== Your tasks ==
(a) Answer these questions from the forum thread on TensorFlow loss minimization:
(i) What objective function value does the output of the first code report?
(ii) According to the first answer, what is part_X + tf.stop_gradient(-part_X + X) equal to in the forward pass?
(iii) What learning rate is passed to the GradientDescentOptimizer in the second answer?
(b) Copy out the part of the forum thread on TensorFlow loss minimization that starts at the words "X_2 = part_X" and ends after the words "opt = opt.ScipyOptimizerInterface(loss, [X])".

== Document extract ==
--- --- ---

11

Is it possible to minimise a loss function by changing only some elements of a variable? In other words, if I have a variable X of length 2, how can I minimise my loss function by changing X[0] and keeping X[1] constant?

Hopefully this code I have attempted will describe my problem:

import tensorflow as tf
import tensorflow.contrib.opt as opt

X = tf.Variable([1.0, 2.0])
X0 = tf.Variable([3.0])

Y = tf.constant([2.0, -3.0])

scatter = tf.scatter_update(X, [0], X0)

with tf.control_dependencies([scatter]):
    loss = tf.reduce_sum(tf.squared_difference(X, Y))

opt = opt.ScipyOptimizerInterface(loss, [X0])

init = tf.global_variables_initializer()

with tf.Session() as sess:
    sess.run(init)
    opt.minimize(sess)

    print("X: {}".format(X.eval()))
    print("X0: {}".format(X0.eval()))

which outputs:

INFO:tensorflow:Optimization terminated with:
  Message: b'CONVERGENCE: NORM_OF_PROJECTED_GRADIENT_<=_PGTOL'
  Objective function value: 26.000000
  Number of iterations: 0
  Number of functions evaluations: 1
X: [3. 2.]
X0: [3.]

where I would like to to find the optimal value of X0 = 2 and thus X = [2, 2]

edit

Motivation for doing this: I would like to import a trained graph/model and then tweak various elements of some of the variables depending on some new data I have.

Jeff
  • 718
  • 8
  • 20

4 Answers4

5

You can use this trick to restrict the gradient calculation to one index:

import tensorflow as tf
import tensorflow.contrib.opt as opt

X = tf.Variable([1.0, 2.0])

part_X = tf.scatter_nd([[0]], [X[0]], [2])

X_2 = part_X + tf.stop_gradient(-part_X + X)

Y = tf.constant([2.0, -3.0])

loss = tf.reduce_sum(tf.squared_difference(X_2, Y))

opt = opt.ScipyOptimizerInterface(loss, [X])

init = tf.global_variables_initializer()

with tf.Session() as sess:
    sess.run(init)
    opt.minimize(sess)

    print("X: {}".format(X.eval()))

part_X becomes the value you want to change in a one-hot vector of the same shape as X. part_X + tf.stop_gradient(-part_X + X) is the same as X in the forward pass, since part_X - part_X is 0. However in the backward pass the tf.stop_gradient prevents all unnecessary gradient calculations.

BlueSun
  • 3,541
  • 1
  • 18
  • 37
2

I'm not sure if it is possible with the SciPy optimizer interface, but using one of the regular tf.train.Optimizer subclasses you can do something like that by calling compute_gradients first, then masking the gradients and then calling apply_gradients, instead of calling minimize (which, as the docs say, basically calls the previous ones).

import tensorflow as tf

X = tf.Variable([3.0, 2.0])
# Select updatable parameters
X_mask = tf.constant([True, False], dtype=tf.bool)
Y = tf.constant([2.0, -3.0])
loss = tf.reduce_sum(tf.squared_difference(X, Y))
opt = tf.train.GradientDescentOptimizer(learning_rate=0.1)
# Get gradients and mask them
((X_grad, _),) = opt.compute_gradients(loss, var_list=[X])

--- --- ---

== Source data ==
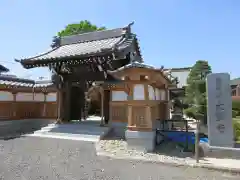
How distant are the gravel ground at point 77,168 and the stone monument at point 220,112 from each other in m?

--- --- ---

== Answers in order ==
(a)
(i) 26.000000
(ii) X, since part_X - part_X is 0.
(iii) 0.1

(b)
X_2 = part_X + tf.stop_gradient(-part_X + X)

Y = tf.constant([2.0, -3.0])

loss = tf.reduce_sum(tf.squared_difference(X_2, Y))

opt = opt.ScipyOptimizerInterface(loss, [X])